Enabling Large Language Models (LLMs) to interact with 3D environments is challenging. Existing approaches extract point clouds either from ground truth (GT) geometry or 3D scenes reconstructed by auxiliary models. Text-image aligned 2D features from CLIP are then lifted to point clouds, which serve as inputs for LLMs. However, this solution lacks the establishment of 3D point-to-point connections, leading to a deficiency of spatial structure information. Concurrently, the absence of integration and unification between the geometric and semantic representations of the scene culminates in a diminished level of 3D scene understanding. In this paper, we demonstrate the importance of having a unified scene representation and reconstruction framework, which is essential for LLMs in 3D scenes. Specifically, we introduce Uni3DR^2 extracts 3D geometric and semantic aware representation features via the frozen pre-trained 2D foundation models (e.g., CLIP and SAM) and a multi-scale aggregate 3D decoder. Our learned 3D representations not only contribute to the reconstruction process but also provide valuable knowledge for LLMs. Experimental results validate that our Uni3DR^2 yields convincing gains over the baseline on the 3D reconstruction dataset ScanNet (increasing F-Score by +1.8\%). When applied to LLMs, our Uni3DR^2-LLM exhibits superior performance over the baseline on the 3D vision-language understanding dataset ScanQA (increasing BLEU-1 by +4.0\% and +4.2\% on the val set and test set, respectively). Furthermore, it outperforms the state-of-the-art method that uses additional GT point clouds on both ScanQA and 3DMV-VQA.
Paper Structure (14 sections, 12 equations, 4 figures, 6 tables)

This paper contains 14 sections, 12 equations, 4 figures, 6 tables.

Figures (4)

  • Figure 1: Comparison between the representation for 3D LLMs.(a) The previous baseline hong20233d is isolated and complex, which requires extra NeRF, SLAM models, or depth to extract the point cloud and then lifts features to the 3D representations. (b) By contrast, our Uni3DR$^2$ is unified and neat. We unified learn geometric and semantically rich volumetric representation with high-quality reconstruction as LLM inputs. Our learned representation and reconstruction significantly enhance the LLM's performance in 3D environments.
  • Figure 2: Overview of our Uni3DR$^2$-LLM framework.

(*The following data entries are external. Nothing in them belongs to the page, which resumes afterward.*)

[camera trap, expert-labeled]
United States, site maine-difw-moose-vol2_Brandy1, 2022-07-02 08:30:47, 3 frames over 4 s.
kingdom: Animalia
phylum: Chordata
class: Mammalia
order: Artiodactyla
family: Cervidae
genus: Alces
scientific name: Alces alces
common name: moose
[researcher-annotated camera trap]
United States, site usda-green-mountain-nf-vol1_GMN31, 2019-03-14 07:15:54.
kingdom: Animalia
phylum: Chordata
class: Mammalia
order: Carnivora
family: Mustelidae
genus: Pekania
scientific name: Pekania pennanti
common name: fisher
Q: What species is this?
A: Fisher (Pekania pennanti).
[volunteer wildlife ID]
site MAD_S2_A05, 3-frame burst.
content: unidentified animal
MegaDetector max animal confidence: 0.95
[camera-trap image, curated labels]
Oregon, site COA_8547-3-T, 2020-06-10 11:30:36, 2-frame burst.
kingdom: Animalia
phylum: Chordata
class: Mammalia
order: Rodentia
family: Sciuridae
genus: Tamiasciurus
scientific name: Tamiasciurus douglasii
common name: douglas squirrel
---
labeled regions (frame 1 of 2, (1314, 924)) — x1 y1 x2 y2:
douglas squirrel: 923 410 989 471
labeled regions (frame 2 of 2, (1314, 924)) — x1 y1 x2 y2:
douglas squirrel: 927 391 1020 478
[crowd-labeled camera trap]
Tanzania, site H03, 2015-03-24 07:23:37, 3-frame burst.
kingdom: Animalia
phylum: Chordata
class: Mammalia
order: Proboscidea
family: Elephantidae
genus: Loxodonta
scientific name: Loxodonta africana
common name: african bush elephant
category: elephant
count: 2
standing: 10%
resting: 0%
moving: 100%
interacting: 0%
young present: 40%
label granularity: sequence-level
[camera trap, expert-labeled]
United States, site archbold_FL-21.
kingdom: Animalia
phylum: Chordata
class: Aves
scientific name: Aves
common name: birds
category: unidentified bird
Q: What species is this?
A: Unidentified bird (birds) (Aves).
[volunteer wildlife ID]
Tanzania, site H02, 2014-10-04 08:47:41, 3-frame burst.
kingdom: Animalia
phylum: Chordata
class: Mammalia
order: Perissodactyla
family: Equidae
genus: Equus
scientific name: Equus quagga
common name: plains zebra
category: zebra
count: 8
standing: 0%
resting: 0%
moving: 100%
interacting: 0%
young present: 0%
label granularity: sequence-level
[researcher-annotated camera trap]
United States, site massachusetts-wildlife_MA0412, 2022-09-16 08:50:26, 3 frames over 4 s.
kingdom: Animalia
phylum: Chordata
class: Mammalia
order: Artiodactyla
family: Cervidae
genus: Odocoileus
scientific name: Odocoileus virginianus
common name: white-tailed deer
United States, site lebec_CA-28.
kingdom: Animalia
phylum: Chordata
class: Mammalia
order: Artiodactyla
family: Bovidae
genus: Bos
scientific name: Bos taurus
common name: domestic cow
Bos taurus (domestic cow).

Given video inputs, Uni3DR$^2$-LLM employs (1) a frozen encoder integrating SAM kirillov2023segment and CLIP radford2021learning image encoders, followed by a decoder for 3D representations, (2) a light-weight module focus on 3D reconstruction, and (3) an LLM integrated with QFormer li2023blip2 for 3D vision-language understanding. (: frozen.).
  • Figure 3: 3D reconstruction visualization results on ScanNet. Compared to the baseline method sun2021neuralrecon (second column), our method (third column) predicts the reconstruction results with more semantic details. (Zoom in for details.).
  • Figure 4: 3D vision-language understanding visualization results. Our Uni3DR$^2$-LLM predicts accurate reconstructions and answers the user input questions. (Zoom in for details.).